NCT Audio then paid Top Source Technologies ("TST"), Inc. $2,050,000 on
July 31, 1998. The money was held in escrow with all of the necessary securities
and documents to evidence ownership of 20% of the total equity rights and
interests in TSA. When Top Source Technologies, Inc.'s shareholders approved the
transaction, the $2,050,000 was delivered to TSA. In return, NCT Audio took
ownership of the documentation and securities held in escrow.
NCT Audio had an exclusive right, as extended, to purchase the assets of
TSA through July 15, 1999. Under the terms of the original agreement, NCT Audio
was required to pay Top Source Technologies, Inc. $6.5 million on or before
March 31, 1999 to complete the acquisition of TSA's assets. As consideration for
an extension of such exclusive right from March 31, 1999 to May 28, 1999, NCT
Audio agreed to pay Top Source Technologies, Inc. a fee of $350,000 consisting
of $20,685 in cash, $125,000 of NCT Audio's minority interest in TSA earnings,
and a $204,315 note payable, due April 16, 1999. If NCT Audio failed to pay the
note by April 16, 1999, (a) the note would begin to accrue interest on April 17,
1999 at the lower of the rate of two times the prime rate or the highest rate
allowable by law; and (b) the $20,685 and $125,000 portion of the extension fee
would no longer be credited toward the $6.5 million purchase consideration due
at closing. If NCT Audio failed to pay the note by April 30, 1999, the $204,315
portion of the extension fee would no longer be credited toward the $6.5 million
closing amount due. To date, NCT Audio has not paid the note. Further, if NCT
Audio failed to close the contemplated transaction by May 28, 1999, NCT Audio
would forfeit its minority earnings in TSA for the period June 1, 1999 through
May 30, 2000. In addition, due to NCT Audio's failure to close the transaction
by March 31, 1999, NCT Audio must pay a penalty premium of $100,000 of NCT
Audio's preferred stock. In exchange for an extension from May 28, 1999 to July
15, 1999, NCT Audio relinquished 25% of its minority equity ownership in TSA. As
a result, NCT Audio now has a 15% minority interest in TSA.

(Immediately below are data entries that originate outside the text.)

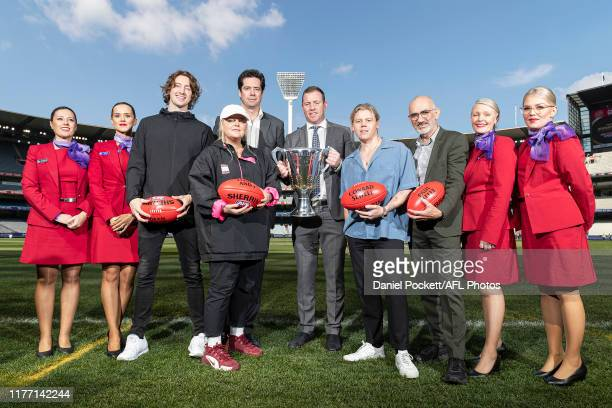 Dean Lewis, Tones & I, Gillon McLachlan, Steve Johnson, Conrad Sewell and Paul Kelly pose for a photo with the 2019 AFL Premiership Cup, during the...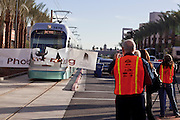"27 DECEMBER 2008 -- PHOENIX, AZ: The first official light rail train to arrive in Phoenix burst through a banner that read ""Phoenix Rising."" Metro Light Rail started running Saturday, Dec. 28. The light rail line is 20 miles long and cost $1.4 billion dollars. PHOTO BY JACK KURTZ"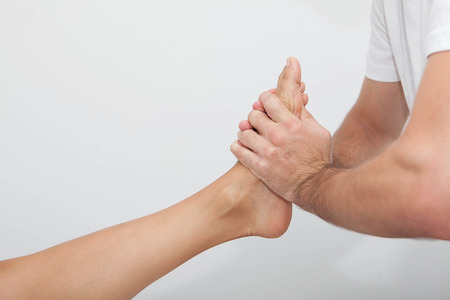 relaxing foot massage therapy Stock Photo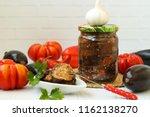 eggplants in acute sauce of... | Shutterstock . vector #1162138270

On or about July 15, 1999, NCT Audio determined it would not proceed with
the purchase of the assets of TSA, as structured, primarily due to its
difficulty in raising the requisite cash consideration. As a result, NCT Audio
has reduced its net investment in TSA to $1.2 million, representing a 15%
minority interest (net of the above noted penalties and the minority interest in
TSA earnings), and recorded a $2.4 million write down to its estimated net
realizable value at September 30, 1999. On September 30, 1999, Onkyo America
purchased substantially all of the assets of TSA and certain assets of TST used
in the business of TSA. NCT Audio is seeking a minimum of its pro rata share
(15%) of such consideration less the above noted penalties.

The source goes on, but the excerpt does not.